_Text to read_:
---+---

Closed gatemezing closed 12 years ago
Ghislain, thanks for reporting this. I can see the problem here (on a demo instance): http://semanticreports.com/?uri=http%3A%2F%2Fdbpedia.org%2Fresource%2FFrance I will look into this.
Ghislain, it's seems to be a problem with DBpedia - RDF/XML serialization of http://dbpedia.org/resource/France contains no real metadata about the resource, only owl:sameAs
and some redirection properties.
In other words, statements with http://dbpedia.org/resource/France as the subject are missing, only "backlinks" are present where it's the object. Take a look at http://dbpedia.org/data/France.rdf and compare it with http://dbpedia.org/data/Denmark.rdf, for example.
Hello.. I don't really understand this issue.. So when I run this query "select ?p ?o where { http://dbpedia.org/resource/France ?p ?o} " here dbpedia, the result is not meaningful for Graphity? Would it be better to use dbpedia fr instead?

---+---

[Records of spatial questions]

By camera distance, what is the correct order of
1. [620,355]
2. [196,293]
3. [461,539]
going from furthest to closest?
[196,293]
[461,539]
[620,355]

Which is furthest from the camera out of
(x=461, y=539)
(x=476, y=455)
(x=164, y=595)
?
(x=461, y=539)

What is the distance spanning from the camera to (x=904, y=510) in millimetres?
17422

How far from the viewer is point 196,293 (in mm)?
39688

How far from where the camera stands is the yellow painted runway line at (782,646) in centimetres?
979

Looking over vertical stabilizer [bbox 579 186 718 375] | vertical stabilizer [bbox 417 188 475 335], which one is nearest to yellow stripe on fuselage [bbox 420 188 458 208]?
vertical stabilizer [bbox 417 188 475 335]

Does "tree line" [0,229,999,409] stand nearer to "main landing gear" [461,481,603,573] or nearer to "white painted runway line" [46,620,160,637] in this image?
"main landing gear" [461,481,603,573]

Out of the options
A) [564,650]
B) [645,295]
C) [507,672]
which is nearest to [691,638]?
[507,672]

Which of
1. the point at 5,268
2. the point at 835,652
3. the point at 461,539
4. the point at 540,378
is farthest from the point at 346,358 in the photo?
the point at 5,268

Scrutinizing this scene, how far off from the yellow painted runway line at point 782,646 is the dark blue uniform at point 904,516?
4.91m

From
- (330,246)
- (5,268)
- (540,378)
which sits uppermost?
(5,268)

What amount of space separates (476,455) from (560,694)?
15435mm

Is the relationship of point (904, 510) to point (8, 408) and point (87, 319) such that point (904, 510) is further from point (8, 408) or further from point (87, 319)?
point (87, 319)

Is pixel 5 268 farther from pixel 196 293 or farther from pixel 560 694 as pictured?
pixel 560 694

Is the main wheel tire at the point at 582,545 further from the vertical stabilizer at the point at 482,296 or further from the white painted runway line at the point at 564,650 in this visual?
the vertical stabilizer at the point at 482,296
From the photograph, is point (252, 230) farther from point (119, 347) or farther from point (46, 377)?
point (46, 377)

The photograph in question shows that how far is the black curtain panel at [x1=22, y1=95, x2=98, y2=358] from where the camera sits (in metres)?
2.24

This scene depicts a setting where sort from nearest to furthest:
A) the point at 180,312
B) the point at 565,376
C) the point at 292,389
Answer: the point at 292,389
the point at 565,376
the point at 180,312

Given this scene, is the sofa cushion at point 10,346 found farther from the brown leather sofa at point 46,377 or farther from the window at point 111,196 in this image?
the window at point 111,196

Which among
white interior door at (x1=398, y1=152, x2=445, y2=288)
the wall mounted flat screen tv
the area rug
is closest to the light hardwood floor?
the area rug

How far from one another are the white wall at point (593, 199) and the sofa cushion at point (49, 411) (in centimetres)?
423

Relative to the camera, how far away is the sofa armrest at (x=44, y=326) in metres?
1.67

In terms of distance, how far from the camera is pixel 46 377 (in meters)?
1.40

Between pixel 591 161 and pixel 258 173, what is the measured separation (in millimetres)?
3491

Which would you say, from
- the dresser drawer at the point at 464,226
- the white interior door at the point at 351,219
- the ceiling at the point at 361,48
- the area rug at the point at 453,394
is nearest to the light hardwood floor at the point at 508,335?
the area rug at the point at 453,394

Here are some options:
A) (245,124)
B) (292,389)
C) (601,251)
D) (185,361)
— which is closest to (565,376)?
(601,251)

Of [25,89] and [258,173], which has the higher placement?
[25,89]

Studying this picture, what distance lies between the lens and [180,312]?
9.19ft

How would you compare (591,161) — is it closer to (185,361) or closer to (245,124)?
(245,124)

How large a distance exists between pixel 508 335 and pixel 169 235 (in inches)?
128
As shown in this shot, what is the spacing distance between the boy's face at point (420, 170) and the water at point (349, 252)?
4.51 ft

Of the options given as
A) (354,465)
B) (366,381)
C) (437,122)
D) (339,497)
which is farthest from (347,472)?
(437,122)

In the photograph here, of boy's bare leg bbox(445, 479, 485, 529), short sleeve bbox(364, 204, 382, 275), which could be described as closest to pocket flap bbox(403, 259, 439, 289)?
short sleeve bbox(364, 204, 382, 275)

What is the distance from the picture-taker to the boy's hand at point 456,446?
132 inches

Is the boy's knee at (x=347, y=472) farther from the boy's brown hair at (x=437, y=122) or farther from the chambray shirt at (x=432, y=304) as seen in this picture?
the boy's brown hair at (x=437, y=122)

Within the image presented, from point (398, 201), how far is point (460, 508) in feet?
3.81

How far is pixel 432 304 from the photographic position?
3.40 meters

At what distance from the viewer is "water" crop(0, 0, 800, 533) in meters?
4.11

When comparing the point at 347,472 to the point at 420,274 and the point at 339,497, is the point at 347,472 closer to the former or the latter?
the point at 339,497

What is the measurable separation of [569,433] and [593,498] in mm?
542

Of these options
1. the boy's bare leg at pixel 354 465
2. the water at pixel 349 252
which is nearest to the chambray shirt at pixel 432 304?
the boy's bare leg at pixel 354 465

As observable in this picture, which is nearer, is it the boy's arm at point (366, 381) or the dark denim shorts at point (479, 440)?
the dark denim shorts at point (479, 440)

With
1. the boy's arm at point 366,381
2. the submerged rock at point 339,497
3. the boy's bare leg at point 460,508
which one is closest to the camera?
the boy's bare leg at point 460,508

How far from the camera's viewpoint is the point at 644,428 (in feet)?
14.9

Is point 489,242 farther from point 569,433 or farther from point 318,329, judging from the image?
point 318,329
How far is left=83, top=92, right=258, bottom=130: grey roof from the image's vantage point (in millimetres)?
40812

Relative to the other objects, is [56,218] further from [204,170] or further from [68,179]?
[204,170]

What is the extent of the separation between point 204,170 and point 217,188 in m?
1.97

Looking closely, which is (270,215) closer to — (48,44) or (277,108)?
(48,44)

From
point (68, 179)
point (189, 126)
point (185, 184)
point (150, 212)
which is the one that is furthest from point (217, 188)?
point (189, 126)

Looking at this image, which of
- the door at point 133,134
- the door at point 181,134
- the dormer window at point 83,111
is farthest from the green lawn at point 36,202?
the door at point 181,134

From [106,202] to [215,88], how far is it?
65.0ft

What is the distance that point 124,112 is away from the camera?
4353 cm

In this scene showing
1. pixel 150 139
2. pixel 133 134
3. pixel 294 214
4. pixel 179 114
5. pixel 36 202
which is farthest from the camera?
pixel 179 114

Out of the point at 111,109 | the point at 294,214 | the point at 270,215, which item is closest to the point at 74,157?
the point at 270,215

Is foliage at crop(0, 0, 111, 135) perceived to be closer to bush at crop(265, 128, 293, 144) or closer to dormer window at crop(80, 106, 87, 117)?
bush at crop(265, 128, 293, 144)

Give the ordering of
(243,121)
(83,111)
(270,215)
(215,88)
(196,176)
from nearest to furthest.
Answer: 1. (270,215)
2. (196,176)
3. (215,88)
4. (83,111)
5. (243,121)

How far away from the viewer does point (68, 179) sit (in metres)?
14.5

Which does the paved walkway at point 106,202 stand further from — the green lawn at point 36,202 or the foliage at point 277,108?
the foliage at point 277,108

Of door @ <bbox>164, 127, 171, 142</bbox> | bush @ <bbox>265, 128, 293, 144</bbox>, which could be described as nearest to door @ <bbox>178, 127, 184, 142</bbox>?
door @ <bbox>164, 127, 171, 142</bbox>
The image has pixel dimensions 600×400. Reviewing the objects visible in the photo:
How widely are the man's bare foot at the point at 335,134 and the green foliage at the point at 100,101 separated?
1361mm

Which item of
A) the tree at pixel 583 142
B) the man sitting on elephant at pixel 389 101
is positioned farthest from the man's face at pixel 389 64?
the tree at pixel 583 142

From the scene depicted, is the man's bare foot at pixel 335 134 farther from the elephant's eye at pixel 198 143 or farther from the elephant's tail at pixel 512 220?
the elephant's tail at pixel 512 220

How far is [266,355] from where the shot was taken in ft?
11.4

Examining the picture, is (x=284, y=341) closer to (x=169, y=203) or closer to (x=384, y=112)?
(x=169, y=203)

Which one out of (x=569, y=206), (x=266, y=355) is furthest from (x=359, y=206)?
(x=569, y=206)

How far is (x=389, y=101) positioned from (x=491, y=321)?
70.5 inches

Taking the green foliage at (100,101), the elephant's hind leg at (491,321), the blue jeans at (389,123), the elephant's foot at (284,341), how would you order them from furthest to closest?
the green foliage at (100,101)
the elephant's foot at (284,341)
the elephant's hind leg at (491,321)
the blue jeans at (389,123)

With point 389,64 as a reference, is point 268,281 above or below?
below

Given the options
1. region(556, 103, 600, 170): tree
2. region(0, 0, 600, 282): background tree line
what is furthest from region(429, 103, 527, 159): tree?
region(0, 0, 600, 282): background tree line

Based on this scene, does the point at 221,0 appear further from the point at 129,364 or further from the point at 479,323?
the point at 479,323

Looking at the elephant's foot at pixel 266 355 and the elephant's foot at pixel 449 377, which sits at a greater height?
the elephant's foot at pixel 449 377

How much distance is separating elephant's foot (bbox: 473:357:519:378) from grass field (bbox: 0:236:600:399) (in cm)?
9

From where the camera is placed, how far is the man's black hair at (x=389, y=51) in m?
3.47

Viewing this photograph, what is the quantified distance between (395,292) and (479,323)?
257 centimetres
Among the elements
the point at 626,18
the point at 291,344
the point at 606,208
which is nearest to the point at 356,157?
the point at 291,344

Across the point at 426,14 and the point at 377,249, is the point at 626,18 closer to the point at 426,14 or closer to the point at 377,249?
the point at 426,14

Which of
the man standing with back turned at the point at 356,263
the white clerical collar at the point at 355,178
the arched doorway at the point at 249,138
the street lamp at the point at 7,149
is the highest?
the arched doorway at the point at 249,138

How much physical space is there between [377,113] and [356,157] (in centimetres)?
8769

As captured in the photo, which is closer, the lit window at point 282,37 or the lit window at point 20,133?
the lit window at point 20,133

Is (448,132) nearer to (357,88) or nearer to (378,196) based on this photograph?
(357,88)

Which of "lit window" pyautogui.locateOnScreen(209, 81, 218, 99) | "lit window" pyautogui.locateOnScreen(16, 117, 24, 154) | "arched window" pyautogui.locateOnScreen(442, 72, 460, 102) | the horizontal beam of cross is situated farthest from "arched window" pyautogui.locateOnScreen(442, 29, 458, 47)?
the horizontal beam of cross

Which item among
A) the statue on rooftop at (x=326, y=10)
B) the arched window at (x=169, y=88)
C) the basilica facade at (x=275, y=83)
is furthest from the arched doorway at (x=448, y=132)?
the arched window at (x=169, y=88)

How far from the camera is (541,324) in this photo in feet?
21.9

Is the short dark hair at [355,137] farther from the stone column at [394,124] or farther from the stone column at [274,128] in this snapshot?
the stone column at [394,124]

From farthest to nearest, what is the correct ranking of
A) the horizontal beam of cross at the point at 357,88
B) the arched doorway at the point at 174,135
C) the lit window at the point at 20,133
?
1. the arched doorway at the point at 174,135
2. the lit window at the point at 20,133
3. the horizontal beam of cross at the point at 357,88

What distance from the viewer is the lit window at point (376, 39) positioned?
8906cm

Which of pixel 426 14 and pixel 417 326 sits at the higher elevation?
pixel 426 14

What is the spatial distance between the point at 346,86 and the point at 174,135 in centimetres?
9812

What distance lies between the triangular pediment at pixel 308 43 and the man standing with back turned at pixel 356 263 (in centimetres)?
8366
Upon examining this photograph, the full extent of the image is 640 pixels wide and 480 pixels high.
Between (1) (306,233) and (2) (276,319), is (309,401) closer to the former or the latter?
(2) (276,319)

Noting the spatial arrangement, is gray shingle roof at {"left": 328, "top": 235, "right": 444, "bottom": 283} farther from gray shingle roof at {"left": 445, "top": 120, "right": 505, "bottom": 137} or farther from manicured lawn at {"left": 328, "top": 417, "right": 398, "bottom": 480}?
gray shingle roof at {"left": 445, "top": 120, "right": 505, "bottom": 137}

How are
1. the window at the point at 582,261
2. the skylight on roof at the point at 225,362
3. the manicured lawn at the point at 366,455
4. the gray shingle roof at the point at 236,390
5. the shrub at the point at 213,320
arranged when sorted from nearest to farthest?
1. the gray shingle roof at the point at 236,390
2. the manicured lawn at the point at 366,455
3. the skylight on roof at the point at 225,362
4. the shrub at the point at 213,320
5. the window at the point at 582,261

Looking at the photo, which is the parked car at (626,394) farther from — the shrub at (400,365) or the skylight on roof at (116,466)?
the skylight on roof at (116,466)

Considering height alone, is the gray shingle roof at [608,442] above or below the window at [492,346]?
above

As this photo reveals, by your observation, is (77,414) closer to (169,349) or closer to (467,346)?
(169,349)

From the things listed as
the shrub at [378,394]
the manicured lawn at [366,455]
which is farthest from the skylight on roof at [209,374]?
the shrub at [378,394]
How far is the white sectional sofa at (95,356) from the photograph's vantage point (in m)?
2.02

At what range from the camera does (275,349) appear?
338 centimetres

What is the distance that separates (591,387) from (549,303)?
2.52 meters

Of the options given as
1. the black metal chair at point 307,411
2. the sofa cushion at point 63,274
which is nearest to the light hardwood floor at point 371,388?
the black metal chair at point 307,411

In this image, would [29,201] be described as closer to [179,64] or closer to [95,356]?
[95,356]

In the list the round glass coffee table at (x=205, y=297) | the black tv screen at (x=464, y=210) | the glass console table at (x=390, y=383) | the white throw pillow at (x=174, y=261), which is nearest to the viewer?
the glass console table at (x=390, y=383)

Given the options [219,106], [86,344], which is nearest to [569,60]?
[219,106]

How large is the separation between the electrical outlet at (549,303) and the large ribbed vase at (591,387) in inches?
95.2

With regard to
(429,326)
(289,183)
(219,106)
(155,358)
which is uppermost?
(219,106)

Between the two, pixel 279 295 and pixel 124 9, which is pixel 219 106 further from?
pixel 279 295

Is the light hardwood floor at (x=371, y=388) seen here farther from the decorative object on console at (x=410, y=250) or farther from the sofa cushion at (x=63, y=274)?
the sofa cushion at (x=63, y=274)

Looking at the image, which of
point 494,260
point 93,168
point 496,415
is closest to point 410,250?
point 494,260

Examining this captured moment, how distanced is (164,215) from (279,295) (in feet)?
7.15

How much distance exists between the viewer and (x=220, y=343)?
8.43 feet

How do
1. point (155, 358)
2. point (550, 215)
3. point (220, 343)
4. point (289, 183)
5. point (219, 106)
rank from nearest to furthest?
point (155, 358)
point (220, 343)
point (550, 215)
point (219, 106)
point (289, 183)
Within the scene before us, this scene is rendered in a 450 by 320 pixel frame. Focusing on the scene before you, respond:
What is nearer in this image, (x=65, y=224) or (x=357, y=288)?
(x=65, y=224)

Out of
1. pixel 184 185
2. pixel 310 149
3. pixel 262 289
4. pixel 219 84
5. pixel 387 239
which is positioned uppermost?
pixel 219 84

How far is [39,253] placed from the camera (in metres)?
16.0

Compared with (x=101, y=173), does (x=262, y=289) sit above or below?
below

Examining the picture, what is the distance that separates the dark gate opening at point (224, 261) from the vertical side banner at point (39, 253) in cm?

---+---

_Written task 1_:
Output the stretch of the issue thread from "Closed gatemezing closed" through "some redirection properties.", word for word.
_Written task 2_:
Please gather every line in the listing that contains the word "table".
The issue thread and the listing are separate pieces of material.

_Final result 1_:
Closed gatemezing closed 12 years ago
Ghislain, thanks for reporting this. I can see the problem here (on a demo instance): http://semanticreports.com/?uri=http%3A%2F%2Fdbpedia.org%2Fresource%2FFrance I will look into this.
Ghislain, it's seems to be a problem with DBpedia - RDF/XML serialization of http://dbpedia.org/resource/France contains no real metadata about the resource, only owl:sameAs
and some redirection properties.

_Final result 2_:
In the list the round glass coffee table at (x=205, y=297) | the black tv screen at (x=464, y=210) | the glass console table at (x=390, y=383) | the white throw pillow at (x=174, y=261), which is nearest to the viewer?
the glass console table at (x=390, y=383)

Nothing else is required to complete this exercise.